Adhésion de la Martinique à la CARICOM

Le 28 janvier 2026, le Sénat français avait envoyé un signal politique fort en faveur de l’ancrage caribéen de la Martinique. Le 16 avril, une nouvelle étape est venue donner une portée bien plus concrète à ce mouvement : l’Assemblée nationale a approuvé l’accord relatif à l’adhésion au protocole sur les privilèges et immunités de la Communauté des Caraïbes. En clair, l’adhésion de la Martinique à la CARICOM franchit un cap décisif dans la procédure française, après un processus engagé dès la signature de l’accord à Bridgetown le 20 février 2025.

Du vote du Sénat à l’accord de l’Assemblée nationale

Cette séquence donne une vraie continuité au vote sénatorial de janvier. Avec le vote du 16 avril, la France boucle désormais la phase parlementaire de ce dossier. Le ministère des Outre-mer parle d’ailleurs d’« approbation définitive » de l’accord côté Parlement français, ce qui confirme que l’adhésion de la Martinique à la CARICOM avance désormais sur une base institutionnelle consolidée, même si la formulation juridique doit rester précise.

Ce que change concrètement cette nouvelle étape

Ce que change réellement cette nouvelle étape, c’est que l’adhésion de la Martinique à la CARICOM ne relève plus seulement d’une intention politique ou d’un symbole diplomatique. Elle s’inscrit dans un cadre validé par les institutions françaises, ce qui donne au territoire une base plus solide pour participer aux travaux de l’organisation régionale et de ses agences. L’État souligne aussi que ce mouvement pourrait ouvrir la voie, à terme, à d’autres collectivités du bassin Antilles-Guyane intéressées par un statut similaire.

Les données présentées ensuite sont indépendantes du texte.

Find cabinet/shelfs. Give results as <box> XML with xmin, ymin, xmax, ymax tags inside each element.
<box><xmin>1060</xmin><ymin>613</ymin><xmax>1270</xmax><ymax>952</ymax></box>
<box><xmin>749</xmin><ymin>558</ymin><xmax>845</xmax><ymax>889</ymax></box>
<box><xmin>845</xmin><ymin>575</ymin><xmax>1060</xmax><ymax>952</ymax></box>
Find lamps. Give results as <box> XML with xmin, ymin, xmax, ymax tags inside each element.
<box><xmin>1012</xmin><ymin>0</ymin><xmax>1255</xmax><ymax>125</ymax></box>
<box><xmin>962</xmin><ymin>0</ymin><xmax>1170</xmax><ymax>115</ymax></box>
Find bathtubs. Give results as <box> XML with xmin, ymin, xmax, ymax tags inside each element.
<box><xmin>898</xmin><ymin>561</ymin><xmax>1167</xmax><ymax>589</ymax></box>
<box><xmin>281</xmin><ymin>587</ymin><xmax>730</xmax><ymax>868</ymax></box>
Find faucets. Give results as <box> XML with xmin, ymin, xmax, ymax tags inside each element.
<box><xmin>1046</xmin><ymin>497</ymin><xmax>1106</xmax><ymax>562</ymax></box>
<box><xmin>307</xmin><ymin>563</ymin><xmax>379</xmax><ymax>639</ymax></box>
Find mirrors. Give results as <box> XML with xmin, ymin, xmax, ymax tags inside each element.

Un statut distinct de celui des États membres

Sur le fond, le statut de membre associé n’équivaut pas à celui d’un État membre souverain. Les documents parlementaires et institutionnels précisent que la collectivité territoriale de Martinique pourra prendre part aux travaux de l’organisation dans le cadre prévu par ce statut, sans que cela ne remette en cause son ancrage juridique français et européen. C’est précisément pour cela que l’adhésion de la Martinique à la CARICOM constitue une avancée institutionnelle importante sans bouleverser les équilibres existants.

Adhésion de la Martinique à la CARICOM

Une insertion régionale plus opérationnelle

L’adhésion de la Martinique à la CARICOM dépasse la seule reconnaissance institutionnelle. L’intérêt concret réside dans l’accès à davantage d’informations régionales, dans une participation plus directe aux programmes sectoriels et dans la possibilité de porter plus clairement ses priorités dans la Caraïbe. Coopération économique, mobilité, enseignement supérieur, santé publique, gestion des risques, culture ou encore climat : plusieurs champs d’action peuvent tirer profit d’un dialogue plus régulier avec les instances caribéennes. Dans cette perspective, l’adhésion de la Martinique à la CARICOM apparaît comme un outil de positionnement régional autant qu’un levier de coopération.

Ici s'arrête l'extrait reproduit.